__Tarea requerida 1__: Extrae del listado que aparece más abajo cada línea que contenga la palabra "distance", distinguiendo entre mayúsculas y minúsculas.

__Extracto seleccionado__:
◆ ◆ ◆ ◆ ◆ ◆ ◆

La sabiduría del ovillo

La sabiduría del ovillo

El alma y la cítara/14 - Saber «acurrucarse» en Dios como hijos suyos, comprender la verdadera bendición.

Luigino Bruni

Original italiano publicado en Avvenire el 28/06/2020.

«Toda palabra es palabra hablada. / El libro originariamente / solo está a su servicio, / al servicio de la palabra / hecha sonido, cantada, pronunciada».

Franz Rosenzweig, La escritura y la palabra.

El salmo 37 nos aclara que la Sabiduría consiste en el aprendizaje de la mejor postura humana desde la cual ver la justicia y la injusticia, y aprender la mansedumbre.

◆ ◆ ◆ ◆ ◆ ◆ ◆

__Listado__:
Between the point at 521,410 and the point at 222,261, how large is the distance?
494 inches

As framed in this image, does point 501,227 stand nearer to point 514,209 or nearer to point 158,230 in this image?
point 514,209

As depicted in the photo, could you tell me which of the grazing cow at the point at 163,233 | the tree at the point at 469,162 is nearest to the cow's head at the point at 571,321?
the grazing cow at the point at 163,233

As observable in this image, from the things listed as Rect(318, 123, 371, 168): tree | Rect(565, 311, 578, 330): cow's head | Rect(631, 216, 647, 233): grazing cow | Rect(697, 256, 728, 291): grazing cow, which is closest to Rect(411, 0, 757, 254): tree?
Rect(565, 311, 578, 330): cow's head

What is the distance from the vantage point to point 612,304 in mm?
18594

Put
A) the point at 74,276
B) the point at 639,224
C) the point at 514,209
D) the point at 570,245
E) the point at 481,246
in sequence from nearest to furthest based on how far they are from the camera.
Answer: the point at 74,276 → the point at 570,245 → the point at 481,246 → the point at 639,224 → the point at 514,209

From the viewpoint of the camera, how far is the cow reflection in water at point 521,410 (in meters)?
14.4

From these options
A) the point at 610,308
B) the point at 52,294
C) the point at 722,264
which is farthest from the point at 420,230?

◆ ◆ ◆ ◆ ◆ ◆ ◆

__Tarea requerida 2__: Reproduce completo y sin ningún cambio el texto sobre la sabiduría del ovillo que figura más arriba.

__Respuesta completa 1__:
Between the point at 521,410 and the point at 222,261, how large is the distance?
What is the distance from the vantage point to point 612,304 in mm?

__Respuesta completa 2__:
La sabiduría del ovillo

La sabiduría del ovillo

El alma y la cítara/14 - Saber «acurrucarse» en Dios como hijos suyos, comprender la verdadera bendición.

Luigino Bruni

Original italiano publicado en Avvenire el 28/06/2020.

«Toda palabra es palabra hablada. / El libro originariamente / solo está a su servicio, / al servicio de la palabra / hecha sonido, cantada, pronunciada».

Franz Rosenzweig, La escritura y la palabra.

El salmo 37 nos aclara que la Sabiduría consiste en el aprendizaje de la mejor postura humana desde la cual ver la justicia y la injusticia, y aprender la mansedumbre.